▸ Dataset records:
####
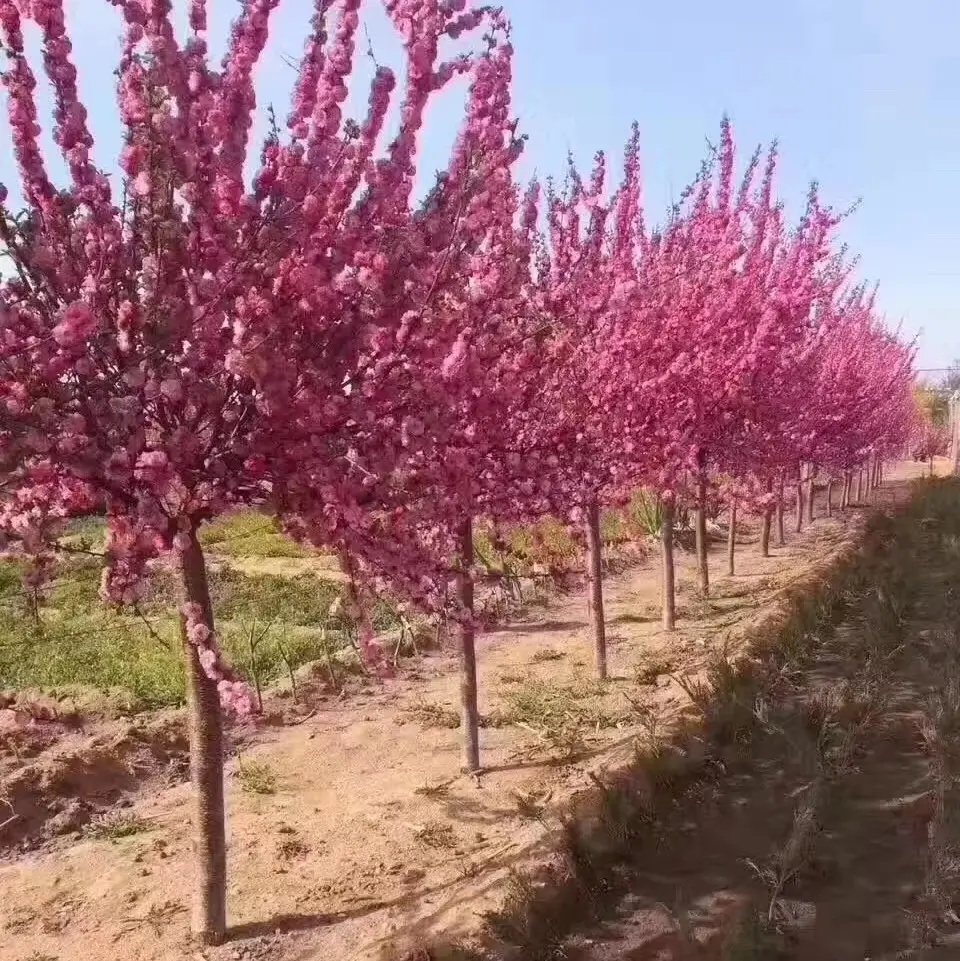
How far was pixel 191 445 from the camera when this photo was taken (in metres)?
3.37

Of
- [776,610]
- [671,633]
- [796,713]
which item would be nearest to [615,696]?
[796,713]

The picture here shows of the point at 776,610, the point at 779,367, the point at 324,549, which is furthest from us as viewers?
the point at 779,367

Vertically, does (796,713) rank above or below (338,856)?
above

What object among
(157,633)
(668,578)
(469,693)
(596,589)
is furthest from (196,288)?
(668,578)

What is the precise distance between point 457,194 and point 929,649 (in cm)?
728

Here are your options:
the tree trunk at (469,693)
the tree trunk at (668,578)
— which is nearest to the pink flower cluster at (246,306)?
the tree trunk at (469,693)

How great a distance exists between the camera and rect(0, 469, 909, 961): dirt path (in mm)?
4348

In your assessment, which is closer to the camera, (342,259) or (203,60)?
(203,60)

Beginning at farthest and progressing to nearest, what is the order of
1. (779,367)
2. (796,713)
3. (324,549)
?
(779,367) < (796,713) < (324,549)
####
▸ What this task involves:
Begin at the line that has "In your assessment, which" and stop after the end of the records. Rewrite those lines, swapping "closer" for "nearer" and changing nothing else.

▸ Response:
In your assessment, which is nearer to the camera, (342,259) or (203,60)?
(203,60)

Beginning at farthest and progressing to nearest, what is the order of
1. (779,367)
2. (796,713)
3. (324,549)
?
(779,367) < (796,713) < (324,549)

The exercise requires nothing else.